**TO DO:**
The expected answer holds every line from the first line of the data below through the line containing "Consider this experimental", exactly as written, and no other line.

Stored dataset items
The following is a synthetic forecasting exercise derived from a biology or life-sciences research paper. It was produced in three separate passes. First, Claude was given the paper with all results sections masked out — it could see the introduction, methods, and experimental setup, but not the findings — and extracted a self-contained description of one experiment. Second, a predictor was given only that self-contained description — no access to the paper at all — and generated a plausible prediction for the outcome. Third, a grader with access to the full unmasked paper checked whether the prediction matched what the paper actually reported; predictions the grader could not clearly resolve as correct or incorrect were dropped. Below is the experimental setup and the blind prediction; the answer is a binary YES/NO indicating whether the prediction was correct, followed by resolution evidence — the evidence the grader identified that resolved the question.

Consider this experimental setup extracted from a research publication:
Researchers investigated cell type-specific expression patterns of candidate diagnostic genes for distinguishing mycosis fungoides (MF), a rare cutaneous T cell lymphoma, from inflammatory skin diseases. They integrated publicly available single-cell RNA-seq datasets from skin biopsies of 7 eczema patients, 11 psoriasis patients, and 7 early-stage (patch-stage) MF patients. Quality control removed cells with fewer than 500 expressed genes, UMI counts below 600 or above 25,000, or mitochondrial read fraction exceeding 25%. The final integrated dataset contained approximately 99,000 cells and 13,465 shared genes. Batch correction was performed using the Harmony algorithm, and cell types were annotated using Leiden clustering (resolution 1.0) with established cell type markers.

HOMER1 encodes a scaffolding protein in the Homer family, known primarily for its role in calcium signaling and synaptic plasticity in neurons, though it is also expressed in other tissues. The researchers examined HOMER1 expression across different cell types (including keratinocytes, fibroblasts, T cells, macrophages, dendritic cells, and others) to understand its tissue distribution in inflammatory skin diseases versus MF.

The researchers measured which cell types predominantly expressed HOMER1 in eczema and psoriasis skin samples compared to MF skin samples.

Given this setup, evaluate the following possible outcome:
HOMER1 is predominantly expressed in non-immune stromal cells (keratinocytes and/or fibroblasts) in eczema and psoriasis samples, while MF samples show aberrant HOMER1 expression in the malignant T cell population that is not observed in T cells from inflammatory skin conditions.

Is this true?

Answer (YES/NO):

**ANSWER BELOW:**
The following is a synthetic forecasting exercise derived from a biology or life-sciences research paper. It was produced in three separate passes. First, Claude was given the paper with all results sections masked out — it could see the introduction, methods, and experimental setup, but not the findings — and extracted a self-contained description of one experiment. Second, a predictor was given only that self-contained description — no access to the paper at all — and generated a plausible prediction for the outcome. Third, a grader with access to the full unmasked paper checked whether the prediction matched what the paper actually reported; predictions the grader could not clearly resolve as correct or incorrect were dropped. Below is the experimental setup and the blind prediction; the answer is a binary YES/NO indicating whether the prediction was correct, followed by resolution evidence — the evidence the grader identified that resolved the question.

Consider this experimental setup extracted from a research publication:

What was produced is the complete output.